2011年11月26日(土)
きょうの潮流
「スポンサーのご好意により、このままナイター中継を続けます」。プロ野球のテレビ放送で、アナウンサーが興奮気味に語ります▼いい広告主だと喜んでいると、やっぱり試合の大詰めで、よく中継が打ち切られました。なにが「ご好意」だ。子どものころ、スポンサーは消えて、と思いました▼アメリカ軍の軍属が、日本で公務中に人を死なせたり命を脅かす障害を負わせたりした場合、日本の裁判所で裁けるよう、米政府が「好意的」に考えるようにする―。日米政府の合意を読み、穏やかではいられません▼野球中継とは訳が違う、尊い人命にかかわる犯罪です。なのにアメリカは、「好意」で日本の裁判を認めてやるのだ、認めない時もあるのだ、といわんばかり。ほかの犯罪の場合は、「好意」も払いません。ただ「考慮する」と、そっけない。強盗や女性暴行はどうなるのでしょう。米軍の占領者意識がちらつきます▼とはいえ、ようやくここまで厚い扉をこじ開けました。
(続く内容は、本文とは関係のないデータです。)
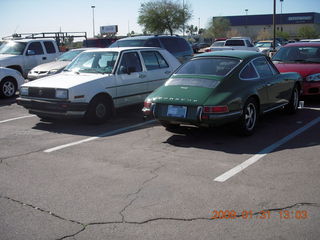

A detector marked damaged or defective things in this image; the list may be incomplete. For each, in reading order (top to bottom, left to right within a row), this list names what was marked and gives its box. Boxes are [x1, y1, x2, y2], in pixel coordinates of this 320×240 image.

crack in asphalt [1, 193, 318, 240]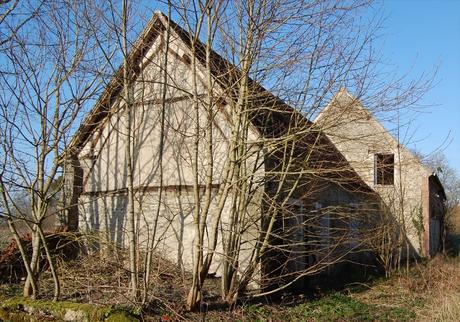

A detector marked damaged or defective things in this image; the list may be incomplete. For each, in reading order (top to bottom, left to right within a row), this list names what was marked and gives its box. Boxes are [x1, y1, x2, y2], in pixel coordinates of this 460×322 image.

broken window [374, 154, 396, 185]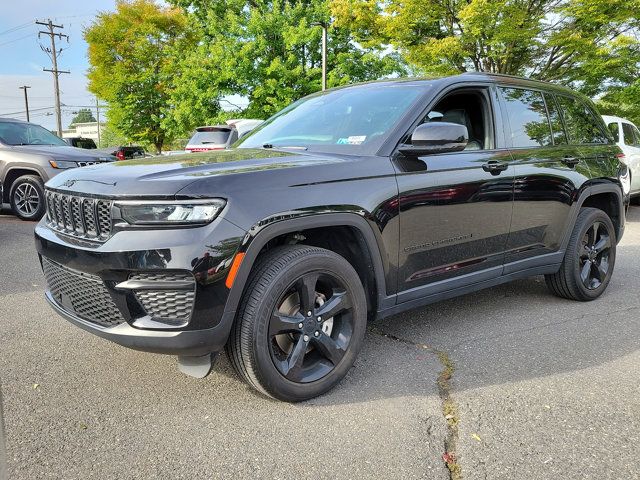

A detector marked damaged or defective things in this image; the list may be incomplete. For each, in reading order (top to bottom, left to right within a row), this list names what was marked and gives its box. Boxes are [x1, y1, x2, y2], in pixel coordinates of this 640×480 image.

crack in pavement [368, 326, 462, 480]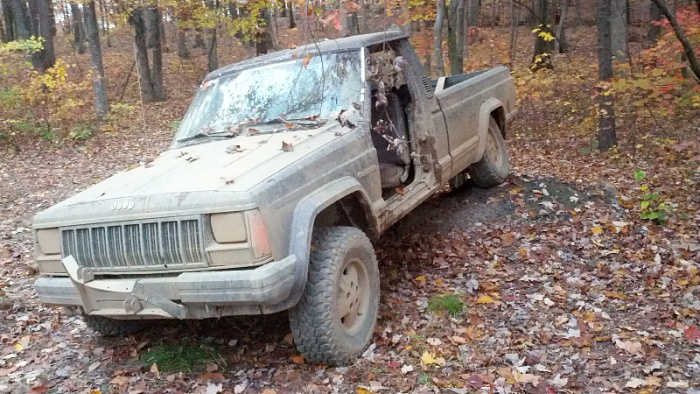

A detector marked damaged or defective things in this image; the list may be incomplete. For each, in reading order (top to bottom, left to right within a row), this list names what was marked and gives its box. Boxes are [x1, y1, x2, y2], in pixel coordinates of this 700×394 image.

cracked windshield [174, 49, 364, 142]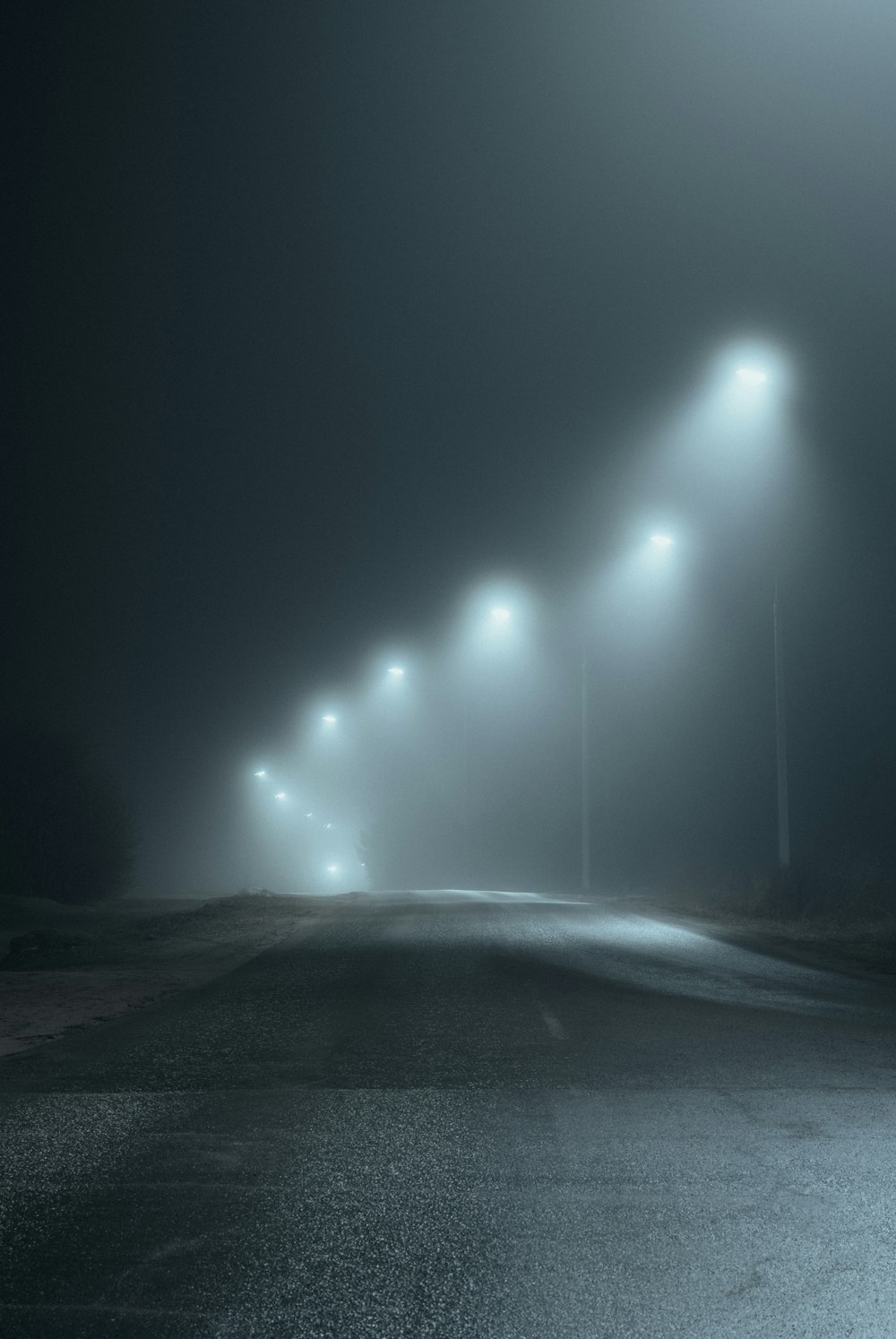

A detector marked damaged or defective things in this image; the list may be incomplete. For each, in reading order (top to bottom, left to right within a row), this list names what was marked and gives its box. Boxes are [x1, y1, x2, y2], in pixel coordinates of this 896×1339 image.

この5年間でも、米軍属の公務中の犯罪は1件も裁かれていないのですから。遺族や被害者、米軍犯罪に苦しむ沖縄はじめ全国の人々のたたかいが、日米政府を動かしました▼日米地位協定で米軍がまず裁判権をもつからと、引き下がってきた日本政府。「アメリカのご好意により」ではすまされません。環太平洋連携協定(TPP)でアメリカに対し交渉力を発揮するという政府にも、世間の目はきびしい。地位協定一つ変えられないでなにが交渉力か、と。